Copy the full text below about a spiritual teacher's own story, word for word.

____ PASSAGE TO READ

Spiritual teacher or
It is a fact that other people write history for strangers. For everyone who is awakened and a spiritual teacher “needs” a story and through it the spiritual teacher is made a holy person he is not!
Because I’ m not holy and I don’t want to be,
I will not leave my story to the foreign pen and write it myself here.
I am a spiritually awakened person (not an enlightened spiritual master!) who decided to work as a spiritual teacher.
The focus of my work has its own terminology and I am here to break your thought patterns and free you from the shackles. To stimulate your spiritual development and keep it moving.
My job is to remind you only of what you are. I do this through conversation, satsang (meeting with or in truth) and thanks to today’s modern technology and possibilities also through Skype conversations.
Through the way I communicate with you, your world-consciousness changes in such a way that over time more and more truth can be embodied and lived by yourself. That you can live more out of what you really are, multi-dimensional beings of the inexhaustible universal love.
My awakening was an independent process, so I come neither from an Eastern tradition nor from a teacher relationship.
The great urge for something I didn’t know, yet knew that it had to be there, showed itself very early in my childhood and became stronger and stronger in my youth.
When I was 21 years old, I was still looking for something that I could not describe, something that I just felt.
At that time I married the woman with whom I am still in a happy marriage today. She was the one who showed me the first way. She said to me at the time that I could start with yoga and see what happened.
After some time I had yoga behind me. I went into deep and long meditations, got involved with inner and outer constructs and tried to unknot them.
The more I tried, the weaker I got.
I found the solution in alcohol. Alcohol was the only solution to escape for some time from the “crazy” world and the people who thought I was crazy.
For many years alcohol was my daily companion and “helped” me to lose all self-confidence and self-esteem.
The foreseeable consequence was depression and the negative thoughts developed their own uncontrollable dynamics.
The first panic attack came. After six weeks came the second panic attack and with it a period of life which was equal to death.

________
____ DATASET

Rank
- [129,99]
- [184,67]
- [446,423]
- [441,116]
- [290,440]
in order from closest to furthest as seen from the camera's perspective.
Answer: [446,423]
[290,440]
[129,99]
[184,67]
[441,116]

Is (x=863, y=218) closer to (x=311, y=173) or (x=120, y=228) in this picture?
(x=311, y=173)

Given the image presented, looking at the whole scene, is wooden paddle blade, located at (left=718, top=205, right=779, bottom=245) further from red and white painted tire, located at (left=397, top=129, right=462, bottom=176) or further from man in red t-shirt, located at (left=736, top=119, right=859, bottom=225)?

________
____ DATASET

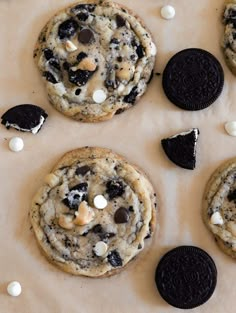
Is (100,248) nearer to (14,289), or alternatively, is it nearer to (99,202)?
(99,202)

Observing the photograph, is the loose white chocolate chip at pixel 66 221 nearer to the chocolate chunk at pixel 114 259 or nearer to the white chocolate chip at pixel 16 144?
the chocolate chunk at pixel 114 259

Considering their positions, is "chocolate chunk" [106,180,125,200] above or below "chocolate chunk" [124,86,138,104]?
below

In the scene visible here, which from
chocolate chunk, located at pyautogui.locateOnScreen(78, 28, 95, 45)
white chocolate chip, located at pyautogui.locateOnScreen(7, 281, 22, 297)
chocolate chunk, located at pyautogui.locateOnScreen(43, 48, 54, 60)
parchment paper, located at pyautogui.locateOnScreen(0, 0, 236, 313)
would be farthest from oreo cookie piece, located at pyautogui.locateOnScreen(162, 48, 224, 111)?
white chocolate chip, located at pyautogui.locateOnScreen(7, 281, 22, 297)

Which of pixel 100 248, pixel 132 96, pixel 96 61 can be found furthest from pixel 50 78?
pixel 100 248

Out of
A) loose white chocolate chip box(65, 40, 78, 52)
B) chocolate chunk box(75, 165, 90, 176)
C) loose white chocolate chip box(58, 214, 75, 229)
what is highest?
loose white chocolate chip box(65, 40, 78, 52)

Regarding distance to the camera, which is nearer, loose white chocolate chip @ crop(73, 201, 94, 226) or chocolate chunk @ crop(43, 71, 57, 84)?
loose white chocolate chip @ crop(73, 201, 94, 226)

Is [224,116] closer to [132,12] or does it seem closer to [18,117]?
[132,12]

________

> WRITTEN SOLUTION:
Spiritual teacher or
It is a fact that other people write history for strangers. For everyone who is awakened and a spiritual teacher “needs” a story and through it the spiritual teacher is made a holy person he is not!
Because I’ m not holy and I don’t want to be,
I will not leave my story to the foreign pen and write it myself here.
I am a spiritually awakened person (not an enlightened spiritual master!) who decided to work as a spiritual teacher.
The focus of my work has its own terminology and I am here to break your thought patterns and free you from the shackles. To stimulate your spiritual development and keep it moving.
My job is to remind you only of what you are. I do this through conversation, satsang (meeting with or in truth) and thanks to today’s modern technology and possibilities also through Skype conversations.
Through the way I communicate with you, your world-consciousness changes in such a way that over time more and more truth can be embodied and lived by yourself. That you can live more out of what you really are, multi-dimensional beings of the inexhaustible universal love.
My awakening was an independent process, so I come neither from an Eastern tradition nor from a teacher relationship.
The great urge for something I didn’t know, yet knew that it had to be there, showed itself very early in my childhood and became stronger and stronger in my youth.
When I was 21 years old, I was still looking for something that I could not describe, something that I just felt.
At that time I married the woman with whom I am still in a happy marriage today. She was the one who showed me the first way. She said to me at the time that I could start with yoga and see what happened.
After some time I had yoga behind me. I went into deep and long meditations, got involved with inner and outer constructs and tried to unknot them.
The more I tried, the weaker I got.
I found the solution in alcohol. Alcohol was the only solution to escape for some time from the “crazy” world and the people who thought I was crazy.
For many years alcohol was my daily companion and “helped” me to lose all self-confidence and self-esteem.
The foreseeable consequence was depression and the negative thoughts developed their own uncontrollable dynamics.
The first panic attack came. After six weeks came the second panic attack and with it a period of life which was equal to death.